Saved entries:
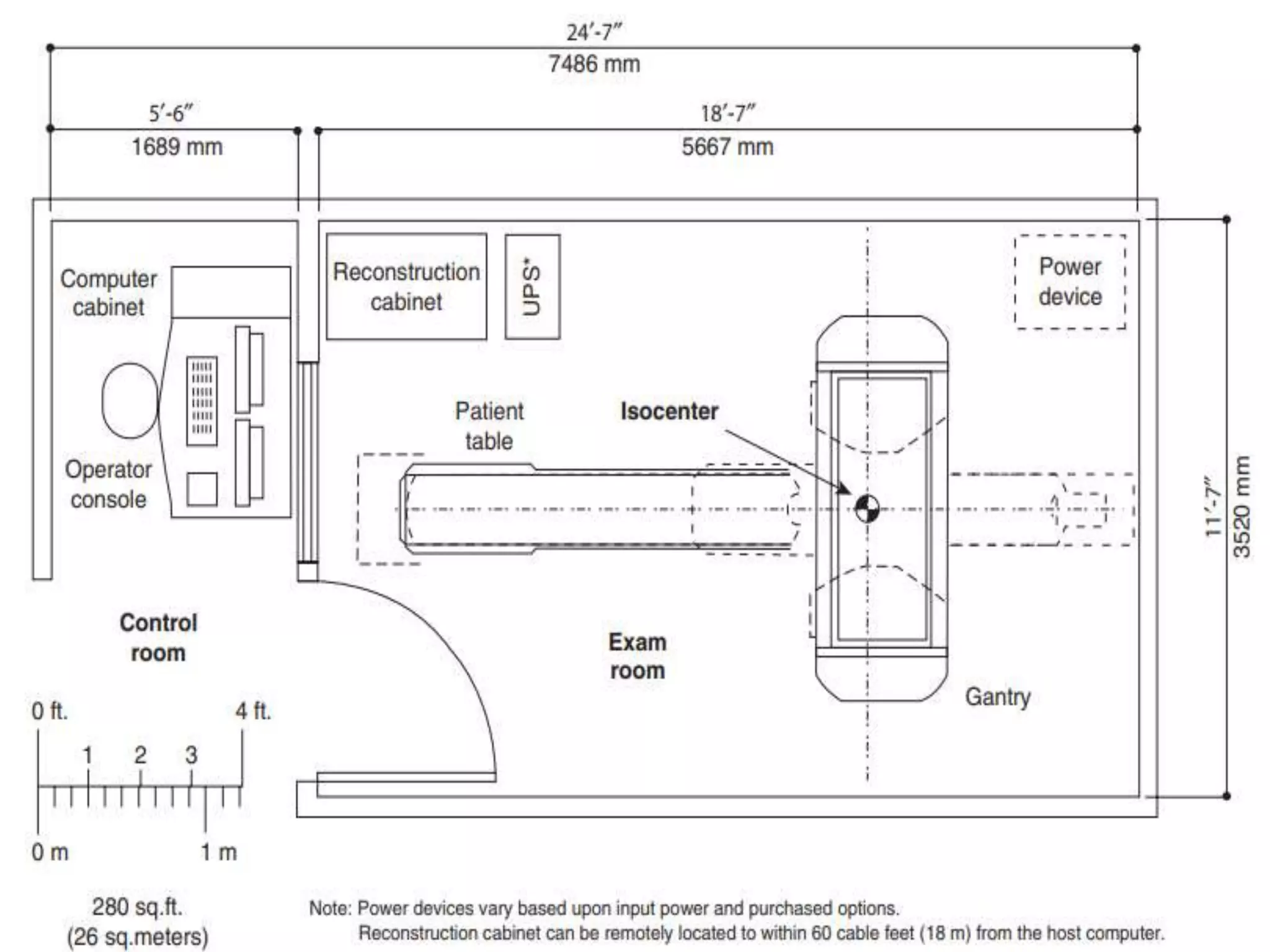 24′-7″
7486 mm

5′-6″
1689 mm

18′-7″
5667 mm

Computer cabinet

Reconstruction cabinet

UPS*

Power device

Patient table

Isocenter

Operator console

11′-7″
3520 mm

Control room

Exam room

Gantry

0 ft.
4 ft.
1
2
3
0 m
1 m

280 sq.ft.
(26 sq.meters)

Note: Power devices vary based upon input power and purchased options.
Reconstruction cabinet can be remotely located to within 60 cable feet (18 m) from the host computer.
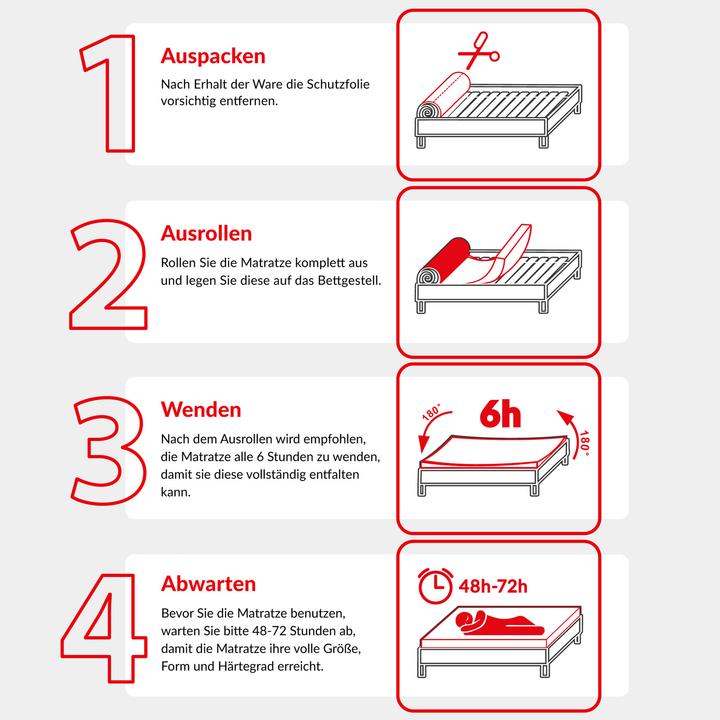 1

Auspacken

Nach Erhalt der Ware die Schutzfolie vorsichtig entfernen.

2

Ausrollen

Rollen Sie die Matratze komplett aus und legen Sie diese auf das Bettgestell.

3

Wenden

Nach dem Ausrollen wird empfohlen, die Matratze alle 6 Stunden zu wenden, damit sie diese vollständig entfalten kann.

180°

6h

180°

4

Abwarten

Bevor Sie die Matratze benutzen, warten Sie bitte 48-72 Stunden ab, damit die Matratze ihre volle Größe, Form und Härtegrad erreicht.

48h-72h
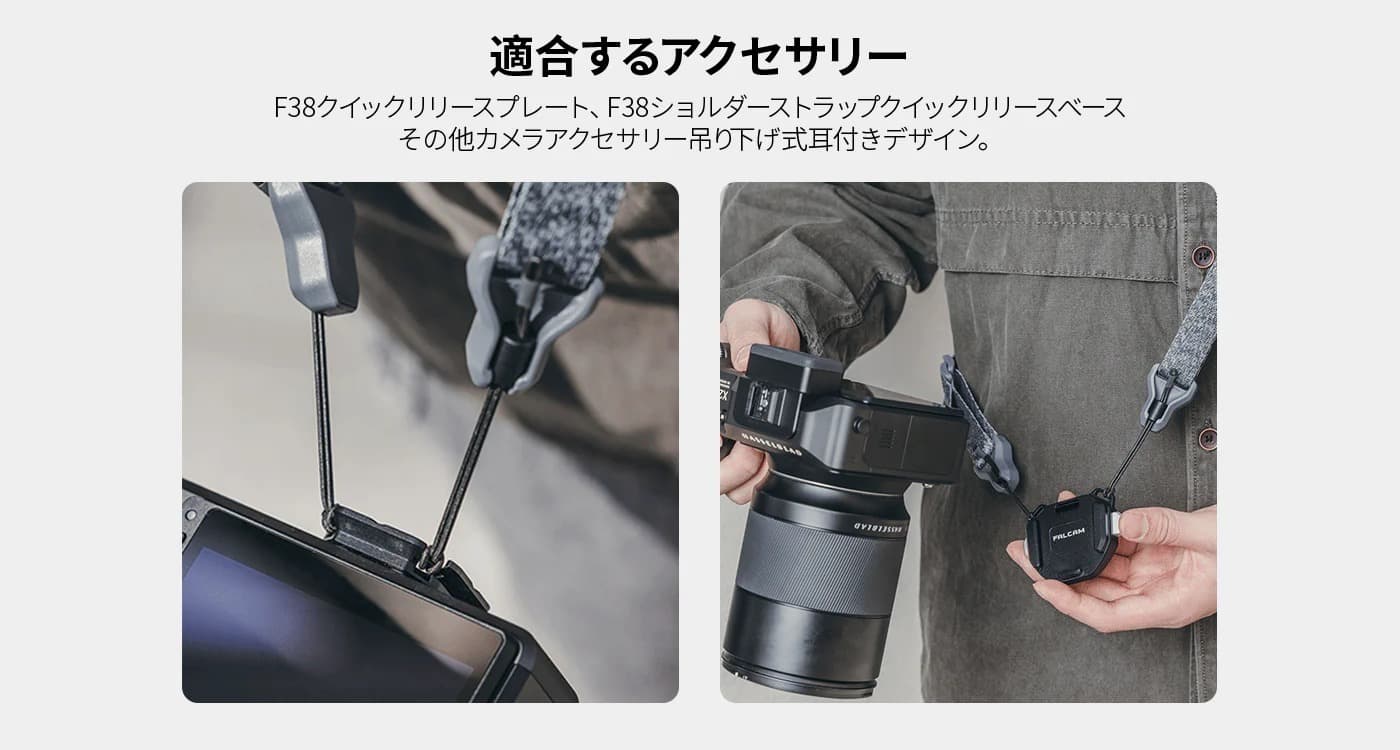 適合するアクセサリー

F38クイックリリースプレート、F38ショルダーストラップクイックリリースベース
その他カメラアクセサリー吊り下げ式耳付きデザイン。

HASSELBLAD

HASSELBLAD

FALCAM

> [PROBLEM DESCRIPTION]: Every record above must be copied exactly; none of the pictures belong in the copy.

> [RESULT]:
 24′-7″
7486 mm

5′-6″
1689 mm

18′-7″
5667 mm

Computer cabinet

Reconstruction cabinet

UPS*

Power device

Patient table

Isocenter

Operator console

11′-7″
3520 mm

Control room

Exam room

Gantry

0 ft.
4 ft.
1
2
3
0 m
1 m

280 sq.ft.
(26 sq.meters)

Note: Power devices vary based upon input power and purchased options.
Reconstruction cabinet can be remotely located to within 60 cable feet (18 m) from the host computer.
 1

Auspacken

Nach Erhalt der Ware die Schutzfolie vorsichtig entfernen.

2

Ausrollen

Rollen Sie die Matratze komplett aus und legen Sie diese auf das Bettgestell.

3

Wenden

Nach dem Ausrollen wird empfohlen, die Matratze alle 6 Stunden zu wenden, damit sie diese vollständig entfalten kann.

180°

6h

180°

4

Abwarten

Bevor Sie die Matratze benutzen, warten Sie bitte 48-72 Stunden ab, damit die Matratze ihre volle Größe, Form und Härtegrad erreicht.

48h-72h
 適合するアクセサリー

F38クイックリリースプレート、F38ショルダーストラップクイックリリースベース
その他カメラアクセサリー吊り下げ式耳付きデザイン。

HASSELBLAD

HASSELBLAD

FALCAM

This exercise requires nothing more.